Gábor G. Gyukics will be launching his new volume titled Detoxification of the Body and will be in conversation with American writer, poet and member of the literary collective The Unbearables, Thad Rutkowski.
The event will be conducted in English.

About the author
Gabor G. Gyukics is a Hungarian American poet and literary translator. He is known for translating American poetry to Hungarian and Hungarian poetry to English. Gabor G. Gyukics is a member of the Szépírók Társasága – Hungarian Society of Writers, Critics and Literary Translators.
Gyukics was the founder of a series of open poetry readings combined with jazz in Hungary starting in1999. His current work focuses on translations of Native American poetry and American poetry.
Reviews of the book
“Before our present circumstance was looming gabor g. gyukics... detoxification of the body maintains a lingual balance remaining primed and capable, within our partial seasons as it continues to script his recognition of our “ennui” seemingly akin to the Georgics yet within our warped existential conundrum."

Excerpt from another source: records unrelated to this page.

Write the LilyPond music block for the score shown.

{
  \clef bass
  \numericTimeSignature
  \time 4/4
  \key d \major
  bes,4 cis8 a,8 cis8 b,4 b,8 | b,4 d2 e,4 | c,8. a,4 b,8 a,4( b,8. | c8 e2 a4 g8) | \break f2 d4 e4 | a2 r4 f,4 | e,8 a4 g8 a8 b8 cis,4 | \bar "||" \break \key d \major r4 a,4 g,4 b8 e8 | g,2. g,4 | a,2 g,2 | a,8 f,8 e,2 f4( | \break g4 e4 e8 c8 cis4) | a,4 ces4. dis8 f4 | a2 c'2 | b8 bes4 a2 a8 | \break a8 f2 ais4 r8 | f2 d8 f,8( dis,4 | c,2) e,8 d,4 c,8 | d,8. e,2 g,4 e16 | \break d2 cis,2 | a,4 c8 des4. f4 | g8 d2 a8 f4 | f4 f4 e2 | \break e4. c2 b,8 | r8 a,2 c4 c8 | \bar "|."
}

––Will Alexander, poet, novelist, essayist, playwright, and visual artist, author of Refractive Africa; finalist for the 2022 Pulitzer Prize in Poetry and winner of the California Book Award in Poetry 2022
“gyukics spins and unspins words. These poems are full of play and humor anchored by just enough ache and ring. In this work we dance the moment, understand the history, honor the old stories but know that they do not rule us, and feel the “Impossibilism” that Gyukics paints for us."
––Kim Shuck, 7th Poet Laureate Emerita of San Francisco
“gyukics considers three word-filled globes floating over his head, he captures them, ties them to his worktable, and using the golden needle that Hugo Ball gave him, he pierces them one by one to release clouds of words. Once they have settled there, he strokes them, thanks them, and hands them to us. They taste good, cherry soup or goulash in the cosmic cold.”

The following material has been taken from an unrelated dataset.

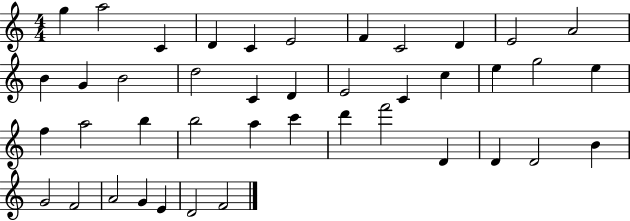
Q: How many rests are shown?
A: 0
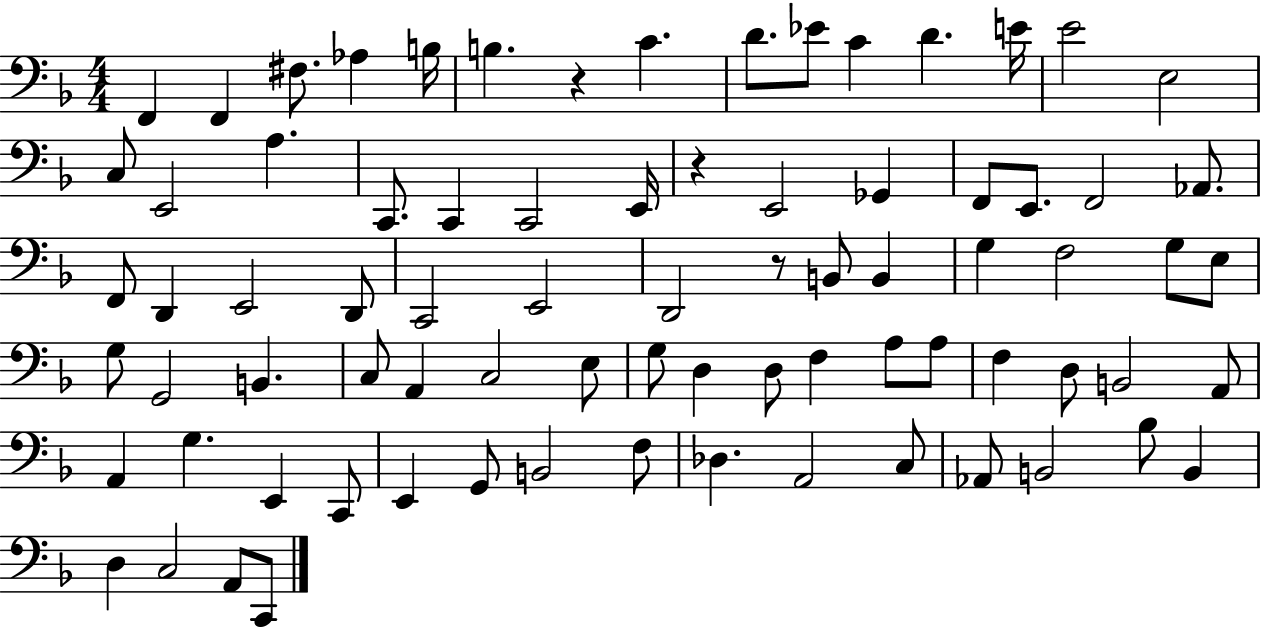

––Andrei Codrescu poet, novelist, and essayist, NPR commentator and winner of the Peabody Award, editor of Exquisite Corpse, McCurdy Distinguished Professor Emeritus at Louisiana State University
“gabor g gyukics’ conceptual poetry, which employs outstanding compression, effortlessly creates and explores connections between incredibly distant and microscopically close subjects, is often compared to North American Indian, Far Eastern, and Hermetic poetry.”

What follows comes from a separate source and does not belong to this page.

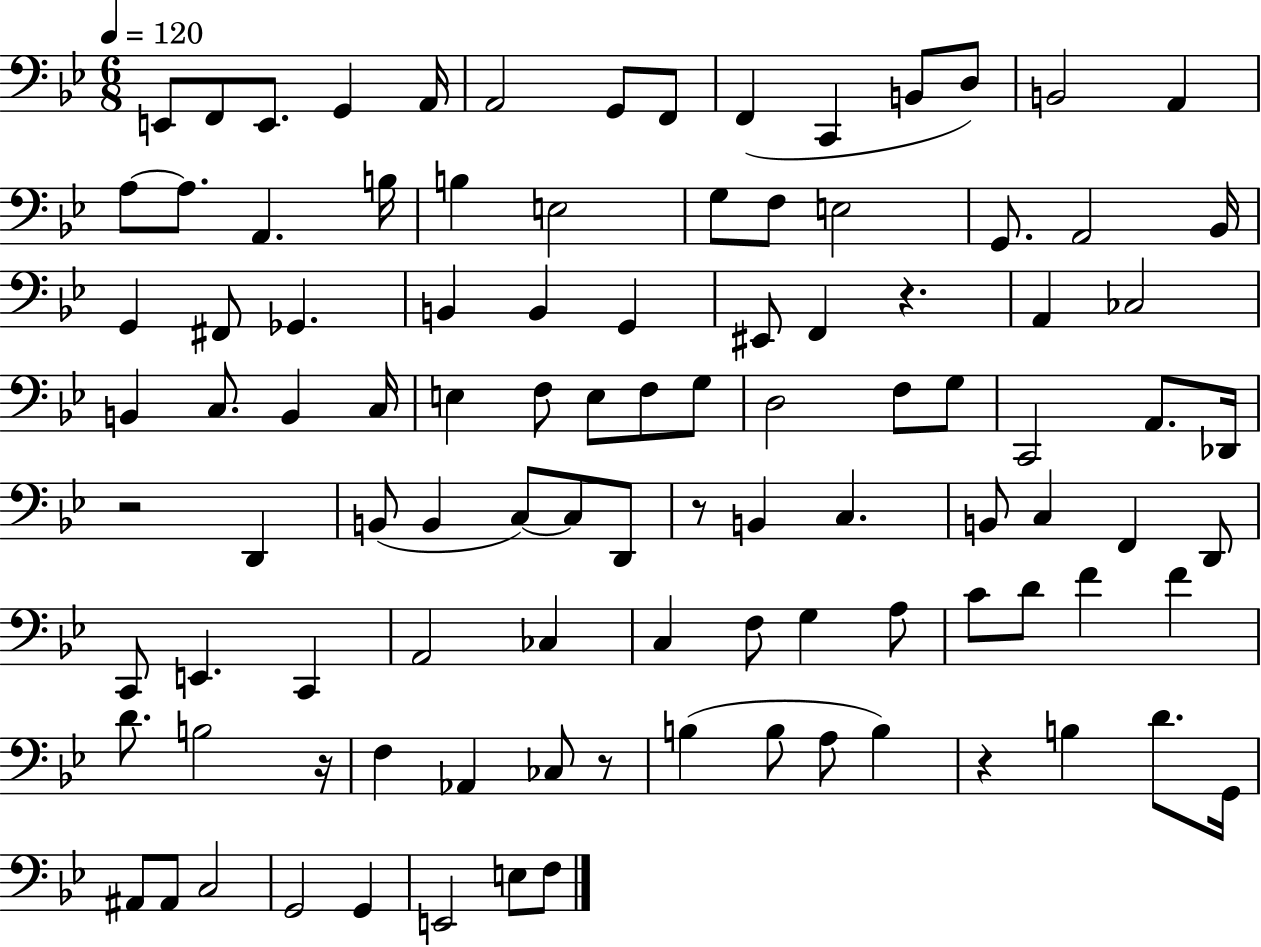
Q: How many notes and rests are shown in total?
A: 102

––Jiri Machanek, publisher of Protimluv Press, Czech Republic
"The structure of gyukics’ free verse is reminiscent of Ezra Pound’s Vorticism, which ascribes a very special status to the poetic image. According to this view, the ‘image’ is essentially a singular moment when ‘something external and objective is transformed into something internal and subjective.’ These haiku-like image-moments cast ordinary objects, things, and events in a strange light, depriving them of their familiarity."
––Orsolya Rákai, literary scholar
About Thad Rutkowski
Thad Rutkowski currently teaches at Medgar Evers College. He is a member the literary collective The Unbearables. He is also a former member of the editorial board of Many Mountains Moving, a literary journal.
Rutkowski is the author of three novels. The first, Roughhouse: A Novel in Snapshots was released by Kaya Press in 1999, the second, Tetched: A Novel in Fractals, was released by Behler Publications in 2005, and the third, Haywire, was released by Starcherone Books in 2010. He also wrote Violent Outbursts, a collection of flash fiction (Spuyten Duvil 2015), of which John Amen writing in the Los Angeles Review said, "Rutkowski mines the confessional approach, everyday occurrences, and the fantastical, displaying thematic and stylistic range, with most of the pieces in this collection totaling less than five hundred words in length....". Jim Bourey writing in the Broadkill Review said ...." Haywire is a Thaddeus Rutkowski marvel and each short chapter is a wild ride that carries us through the life of a Polish-American/Chinese man."
In 2017, he was named a panelist by the New York Foundation for the Arts on the committee to select the foundation's non-fiction literature awardees.
In 2020 he published a new collection of poetry, "Tricks of Light". John Brantingham writing on the volume in Cultural Weekly remarked that '...he captures the universal sense of alienation that seems to be a part of human existence especially in this new age of COVID".
He is a one-time winner of the Friday-night Nuyorican Poets Cafe Poetry Slam. His work has appeared in The Outlaw Bible of American Poetry, the International Herald Tribune, Potomac Review, the Opinionator blog feature of the New York Times, Iron Horse Review, and Hayden's Ferry Review.